Dans le témoignage qui suit, une jeune internaute raconte comment elle s'est retrouvée exposée aux propositions sexuelles d’un chauffeur de bus après que celui-ci a refusé de la déposer à l’arrêt demandé.

Une autre jeune femme évoque l'abus sexuel dont elle a été victime. Son agresseur était un homme qu’elle avait croisé dans la rue.

Fétichisation sexuelle

Cette fétichisation, voire exotisation des personnes trans, est un phénomène loin d'être marginal, comme l'atteste le témoignage de ces internautes "abordés comme des expériences sexuelles en devenir avec la même sollicitude et les mêmes injonctions à se plier aux désirs légitimes de ces hommes cisgenres en quête de découvertes et de vécus sexuels extraordinaires," analyse Héloïse Guimin-Fati, femme trans et activiste.
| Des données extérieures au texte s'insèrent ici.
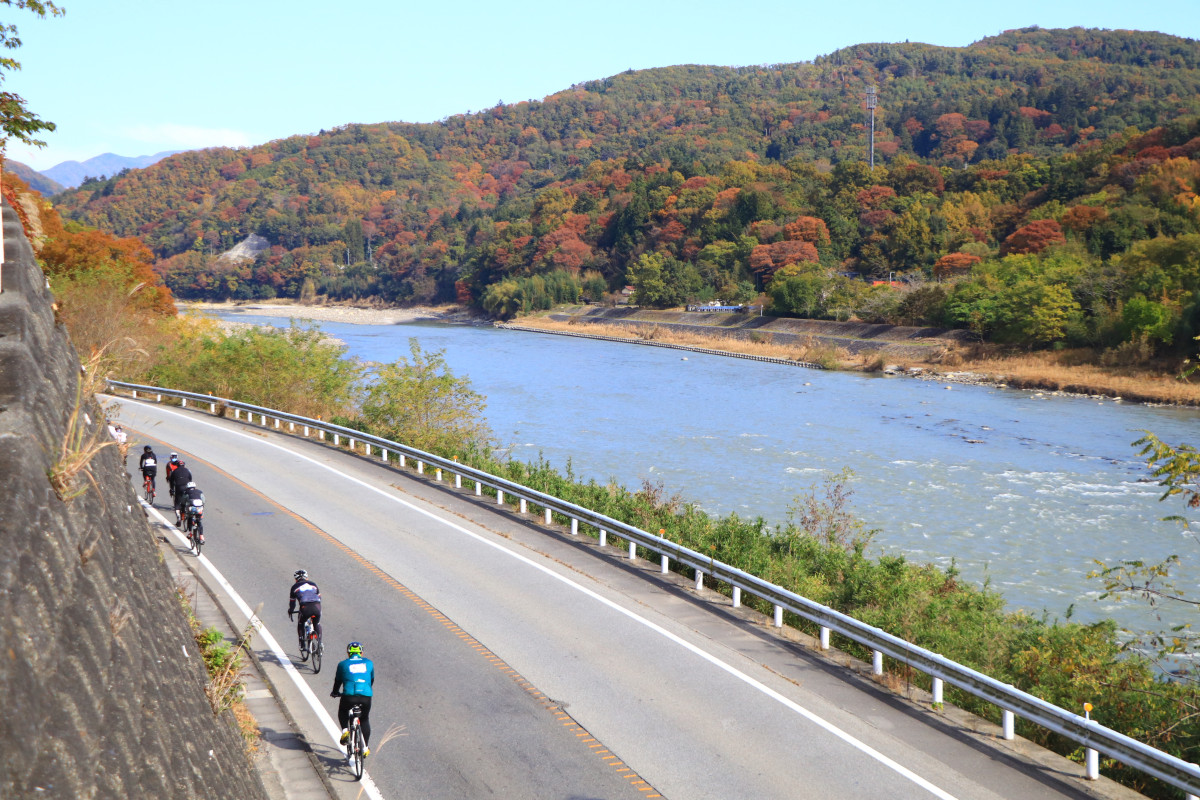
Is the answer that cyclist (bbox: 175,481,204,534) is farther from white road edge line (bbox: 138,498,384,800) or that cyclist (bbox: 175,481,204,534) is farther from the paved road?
the paved road

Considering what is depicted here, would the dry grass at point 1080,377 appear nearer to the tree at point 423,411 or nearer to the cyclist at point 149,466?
the tree at point 423,411

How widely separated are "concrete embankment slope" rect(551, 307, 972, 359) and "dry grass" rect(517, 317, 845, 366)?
0.84m

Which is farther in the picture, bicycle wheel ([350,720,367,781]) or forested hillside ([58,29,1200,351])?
forested hillside ([58,29,1200,351])

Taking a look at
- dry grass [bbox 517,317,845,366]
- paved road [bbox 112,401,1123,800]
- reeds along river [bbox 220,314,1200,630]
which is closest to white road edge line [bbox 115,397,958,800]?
paved road [bbox 112,401,1123,800]

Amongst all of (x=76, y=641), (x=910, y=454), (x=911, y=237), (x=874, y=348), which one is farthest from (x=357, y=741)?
(x=911, y=237)

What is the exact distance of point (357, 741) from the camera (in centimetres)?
921

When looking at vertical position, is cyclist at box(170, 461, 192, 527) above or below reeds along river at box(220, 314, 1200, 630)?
above

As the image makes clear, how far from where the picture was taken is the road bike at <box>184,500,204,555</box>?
17.0 metres

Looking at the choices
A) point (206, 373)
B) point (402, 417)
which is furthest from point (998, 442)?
point (206, 373)

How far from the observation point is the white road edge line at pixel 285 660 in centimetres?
924

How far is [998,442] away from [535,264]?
114 m

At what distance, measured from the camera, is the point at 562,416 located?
157ft

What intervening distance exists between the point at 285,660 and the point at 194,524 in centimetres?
576

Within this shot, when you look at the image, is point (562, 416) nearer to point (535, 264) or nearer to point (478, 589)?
point (478, 589)
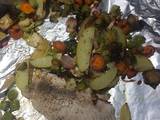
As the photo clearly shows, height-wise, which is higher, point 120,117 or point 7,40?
point 7,40

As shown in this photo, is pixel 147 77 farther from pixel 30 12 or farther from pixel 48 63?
pixel 30 12

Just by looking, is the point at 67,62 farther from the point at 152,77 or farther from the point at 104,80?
the point at 152,77

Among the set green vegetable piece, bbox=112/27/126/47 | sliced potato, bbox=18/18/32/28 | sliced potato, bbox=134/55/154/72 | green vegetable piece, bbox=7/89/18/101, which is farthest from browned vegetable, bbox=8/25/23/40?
sliced potato, bbox=134/55/154/72

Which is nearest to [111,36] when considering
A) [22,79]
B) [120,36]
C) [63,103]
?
[120,36]

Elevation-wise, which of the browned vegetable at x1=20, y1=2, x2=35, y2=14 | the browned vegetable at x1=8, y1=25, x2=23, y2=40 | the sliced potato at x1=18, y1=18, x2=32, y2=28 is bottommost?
the browned vegetable at x1=8, y1=25, x2=23, y2=40

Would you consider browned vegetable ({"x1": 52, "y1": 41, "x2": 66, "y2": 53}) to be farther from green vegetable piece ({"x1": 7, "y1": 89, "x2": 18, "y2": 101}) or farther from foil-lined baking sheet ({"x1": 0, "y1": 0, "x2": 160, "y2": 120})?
green vegetable piece ({"x1": 7, "y1": 89, "x2": 18, "y2": 101})

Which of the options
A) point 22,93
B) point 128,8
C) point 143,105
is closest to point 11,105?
point 22,93

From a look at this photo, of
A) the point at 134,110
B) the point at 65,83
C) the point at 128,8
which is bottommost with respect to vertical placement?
the point at 134,110
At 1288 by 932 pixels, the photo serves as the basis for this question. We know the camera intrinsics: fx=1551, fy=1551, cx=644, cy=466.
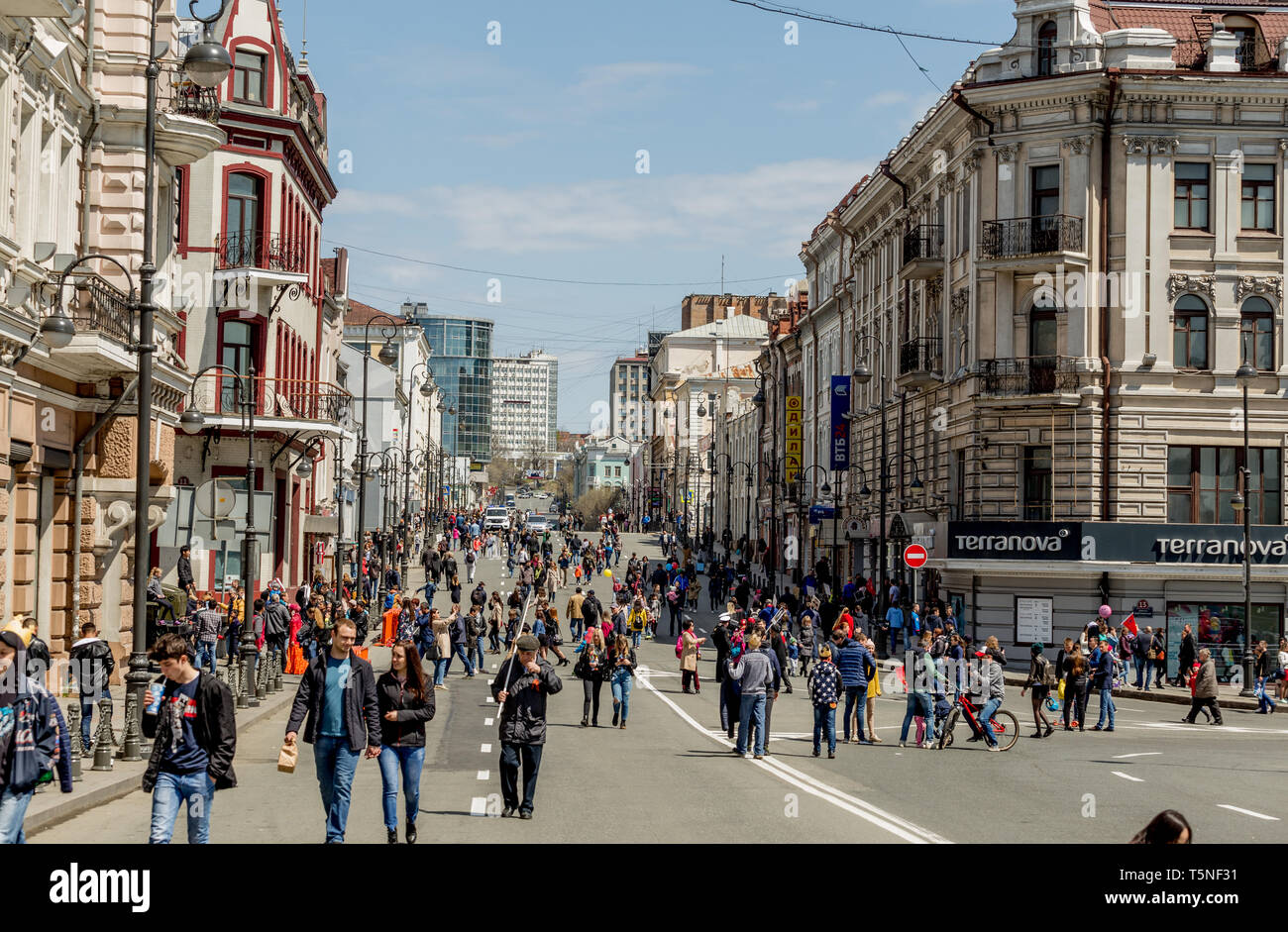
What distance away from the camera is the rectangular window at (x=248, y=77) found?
1731 inches

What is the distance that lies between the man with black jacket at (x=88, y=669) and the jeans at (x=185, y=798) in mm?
7467

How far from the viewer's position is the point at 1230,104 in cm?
4197

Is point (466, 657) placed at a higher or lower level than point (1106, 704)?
lower

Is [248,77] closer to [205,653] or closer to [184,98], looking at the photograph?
[184,98]

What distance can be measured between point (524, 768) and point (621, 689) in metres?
10.5

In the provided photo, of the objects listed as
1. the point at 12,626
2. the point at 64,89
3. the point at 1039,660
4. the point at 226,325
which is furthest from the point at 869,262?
the point at 12,626

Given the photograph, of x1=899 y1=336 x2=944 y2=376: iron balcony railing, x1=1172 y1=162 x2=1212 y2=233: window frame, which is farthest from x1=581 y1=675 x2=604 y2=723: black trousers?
x1=899 y1=336 x2=944 y2=376: iron balcony railing

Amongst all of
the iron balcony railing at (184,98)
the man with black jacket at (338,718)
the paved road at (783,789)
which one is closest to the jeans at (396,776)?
the man with black jacket at (338,718)

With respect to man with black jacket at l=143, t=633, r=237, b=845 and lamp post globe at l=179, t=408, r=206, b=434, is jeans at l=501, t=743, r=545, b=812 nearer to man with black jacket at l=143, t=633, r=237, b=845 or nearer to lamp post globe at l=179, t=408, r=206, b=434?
man with black jacket at l=143, t=633, r=237, b=845

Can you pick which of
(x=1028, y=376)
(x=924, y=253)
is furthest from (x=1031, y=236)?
(x=924, y=253)

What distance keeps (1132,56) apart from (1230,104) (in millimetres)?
2929

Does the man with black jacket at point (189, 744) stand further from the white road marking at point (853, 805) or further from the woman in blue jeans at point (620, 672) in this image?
the woman in blue jeans at point (620, 672)

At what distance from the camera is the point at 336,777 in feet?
39.1
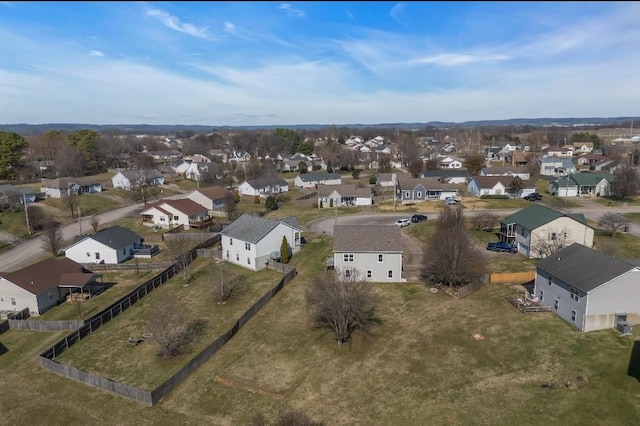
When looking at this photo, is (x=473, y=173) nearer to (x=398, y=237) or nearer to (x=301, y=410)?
(x=398, y=237)

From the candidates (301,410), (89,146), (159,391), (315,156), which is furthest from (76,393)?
(315,156)

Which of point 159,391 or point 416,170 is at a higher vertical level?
point 416,170

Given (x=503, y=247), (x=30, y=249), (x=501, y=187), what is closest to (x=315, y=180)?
(x=501, y=187)

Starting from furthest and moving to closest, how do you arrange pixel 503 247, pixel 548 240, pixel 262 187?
pixel 262 187 < pixel 503 247 < pixel 548 240

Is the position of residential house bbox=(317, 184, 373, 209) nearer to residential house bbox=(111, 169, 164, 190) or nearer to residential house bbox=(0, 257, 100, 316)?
residential house bbox=(111, 169, 164, 190)

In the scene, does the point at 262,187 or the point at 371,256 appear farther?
the point at 262,187

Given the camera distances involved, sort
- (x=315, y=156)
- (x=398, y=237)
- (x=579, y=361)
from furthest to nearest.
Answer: (x=315, y=156) → (x=398, y=237) → (x=579, y=361)

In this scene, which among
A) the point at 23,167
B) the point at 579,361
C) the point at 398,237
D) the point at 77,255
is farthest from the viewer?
the point at 23,167

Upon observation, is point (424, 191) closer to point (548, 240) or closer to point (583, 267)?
point (548, 240)
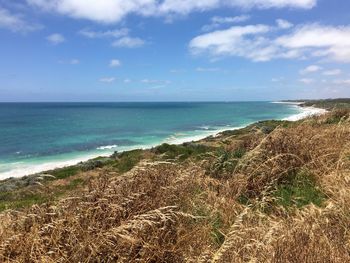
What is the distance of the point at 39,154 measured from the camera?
40531mm

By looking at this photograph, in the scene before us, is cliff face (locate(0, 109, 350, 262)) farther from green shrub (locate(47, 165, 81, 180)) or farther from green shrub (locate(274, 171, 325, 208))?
green shrub (locate(47, 165, 81, 180))

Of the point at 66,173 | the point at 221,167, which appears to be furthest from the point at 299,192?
the point at 66,173

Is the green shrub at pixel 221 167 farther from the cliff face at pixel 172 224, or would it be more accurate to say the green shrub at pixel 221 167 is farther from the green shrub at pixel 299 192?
the green shrub at pixel 299 192

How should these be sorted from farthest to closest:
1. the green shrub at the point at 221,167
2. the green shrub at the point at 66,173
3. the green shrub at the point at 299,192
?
the green shrub at the point at 66,173, the green shrub at the point at 221,167, the green shrub at the point at 299,192

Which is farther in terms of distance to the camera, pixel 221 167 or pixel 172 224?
pixel 221 167

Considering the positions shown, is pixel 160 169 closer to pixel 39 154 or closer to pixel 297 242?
pixel 297 242

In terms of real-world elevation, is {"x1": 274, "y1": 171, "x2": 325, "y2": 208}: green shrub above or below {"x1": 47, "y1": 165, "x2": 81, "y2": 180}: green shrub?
above

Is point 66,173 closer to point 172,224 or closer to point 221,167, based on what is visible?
point 221,167

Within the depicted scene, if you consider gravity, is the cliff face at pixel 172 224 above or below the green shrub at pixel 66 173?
above

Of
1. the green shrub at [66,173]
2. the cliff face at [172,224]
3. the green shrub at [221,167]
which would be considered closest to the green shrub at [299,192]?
the cliff face at [172,224]

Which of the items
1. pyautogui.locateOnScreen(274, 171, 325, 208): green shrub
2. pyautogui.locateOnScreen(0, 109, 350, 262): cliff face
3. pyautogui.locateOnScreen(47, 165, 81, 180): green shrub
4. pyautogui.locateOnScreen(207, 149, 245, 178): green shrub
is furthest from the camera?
pyautogui.locateOnScreen(47, 165, 81, 180): green shrub

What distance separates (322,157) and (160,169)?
3.78 m

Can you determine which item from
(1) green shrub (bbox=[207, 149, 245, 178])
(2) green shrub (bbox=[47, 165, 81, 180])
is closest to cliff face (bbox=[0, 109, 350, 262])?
(1) green shrub (bbox=[207, 149, 245, 178])

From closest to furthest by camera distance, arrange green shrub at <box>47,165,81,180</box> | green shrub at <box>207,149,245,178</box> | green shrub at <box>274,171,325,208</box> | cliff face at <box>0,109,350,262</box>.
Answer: cliff face at <box>0,109,350,262</box>, green shrub at <box>274,171,325,208</box>, green shrub at <box>207,149,245,178</box>, green shrub at <box>47,165,81,180</box>
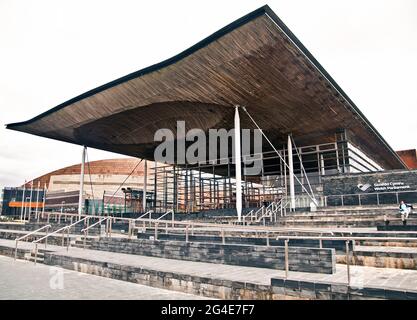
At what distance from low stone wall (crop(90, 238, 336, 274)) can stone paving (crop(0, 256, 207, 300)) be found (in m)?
2.33

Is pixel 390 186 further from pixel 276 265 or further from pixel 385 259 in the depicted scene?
pixel 276 265

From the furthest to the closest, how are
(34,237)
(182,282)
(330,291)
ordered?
1. (34,237)
2. (182,282)
3. (330,291)

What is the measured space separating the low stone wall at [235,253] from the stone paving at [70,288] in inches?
91.6

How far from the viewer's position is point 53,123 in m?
24.6

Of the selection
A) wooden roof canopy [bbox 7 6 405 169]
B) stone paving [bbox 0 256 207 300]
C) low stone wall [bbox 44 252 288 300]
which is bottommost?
stone paving [bbox 0 256 207 300]

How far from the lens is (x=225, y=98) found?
64.5 ft

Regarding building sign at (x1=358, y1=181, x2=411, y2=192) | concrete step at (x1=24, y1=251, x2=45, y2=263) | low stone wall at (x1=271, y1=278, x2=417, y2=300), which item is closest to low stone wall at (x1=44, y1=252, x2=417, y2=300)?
low stone wall at (x1=271, y1=278, x2=417, y2=300)

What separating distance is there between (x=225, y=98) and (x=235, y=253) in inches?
496

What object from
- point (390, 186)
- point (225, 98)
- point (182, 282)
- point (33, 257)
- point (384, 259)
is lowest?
point (33, 257)

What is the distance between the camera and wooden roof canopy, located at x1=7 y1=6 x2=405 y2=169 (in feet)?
48.1

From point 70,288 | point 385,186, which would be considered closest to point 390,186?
point 385,186

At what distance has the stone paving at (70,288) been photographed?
250 inches

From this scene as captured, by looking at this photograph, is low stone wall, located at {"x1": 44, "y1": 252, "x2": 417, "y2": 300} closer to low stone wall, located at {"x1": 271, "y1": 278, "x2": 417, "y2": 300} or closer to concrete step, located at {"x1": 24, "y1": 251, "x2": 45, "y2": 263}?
low stone wall, located at {"x1": 271, "y1": 278, "x2": 417, "y2": 300}
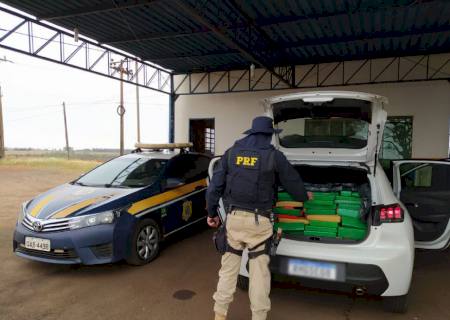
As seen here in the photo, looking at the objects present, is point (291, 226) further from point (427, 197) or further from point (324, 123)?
point (427, 197)

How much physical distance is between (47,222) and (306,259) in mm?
2898

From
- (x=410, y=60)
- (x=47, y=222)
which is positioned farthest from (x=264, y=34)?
(x=47, y=222)

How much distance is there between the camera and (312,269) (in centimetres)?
294

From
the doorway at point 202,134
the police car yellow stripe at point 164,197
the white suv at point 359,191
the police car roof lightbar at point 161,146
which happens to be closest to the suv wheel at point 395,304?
the white suv at point 359,191

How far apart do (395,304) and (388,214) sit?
82 cm

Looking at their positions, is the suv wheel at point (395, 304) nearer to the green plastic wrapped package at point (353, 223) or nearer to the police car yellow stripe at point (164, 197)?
the green plastic wrapped package at point (353, 223)

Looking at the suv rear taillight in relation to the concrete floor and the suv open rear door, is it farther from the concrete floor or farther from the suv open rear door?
the suv open rear door

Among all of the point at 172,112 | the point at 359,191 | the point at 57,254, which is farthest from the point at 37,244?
the point at 172,112

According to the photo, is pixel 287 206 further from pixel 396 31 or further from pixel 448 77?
pixel 448 77

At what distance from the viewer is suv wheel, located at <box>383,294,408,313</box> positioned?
3.07 metres

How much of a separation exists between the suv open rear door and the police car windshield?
10.8 ft

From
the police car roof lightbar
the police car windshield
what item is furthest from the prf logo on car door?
the police car roof lightbar

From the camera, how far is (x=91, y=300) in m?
3.52

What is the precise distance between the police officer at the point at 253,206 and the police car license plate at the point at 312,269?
30cm
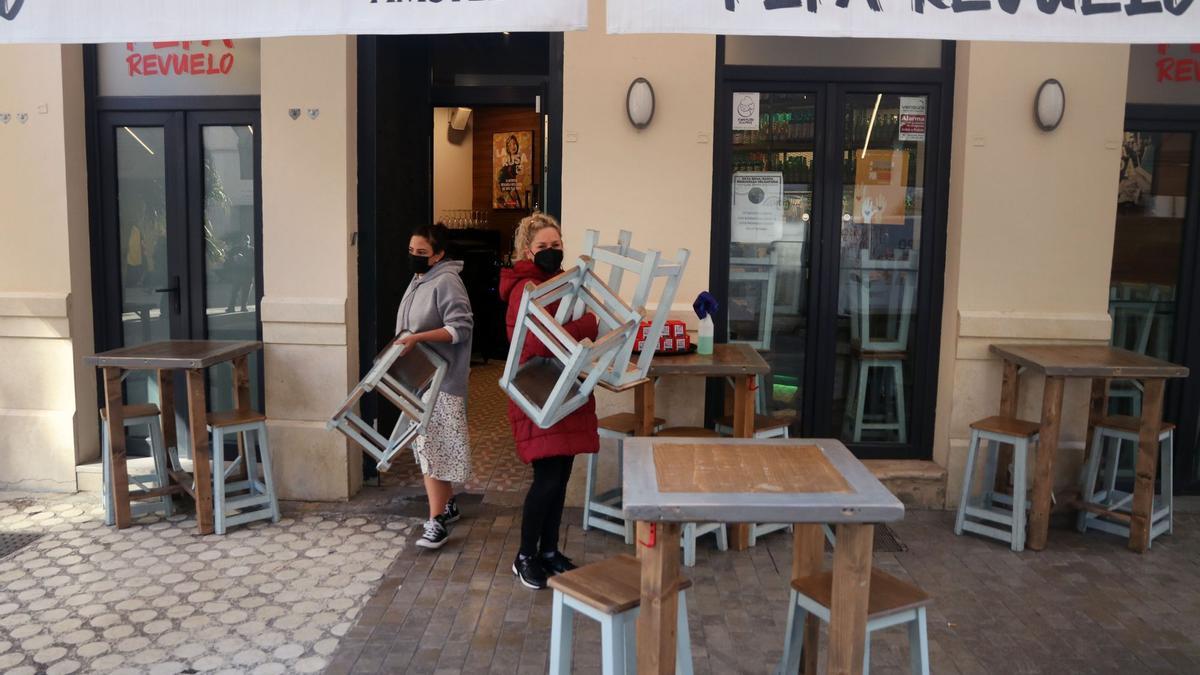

Sollicitée par Terriennes, Lucile, la jeune initiatrice du mouvement interpellée par notre premier article, perçoit ces témoignages comme "la réalité d’un vécu quotidien des personnes trans, corrélé à d’autres problématiques comme le racisme. Le tout dans une dynamique réelle, décomplexée, trop souvent niée et parfois assumée de certains politiques et individus".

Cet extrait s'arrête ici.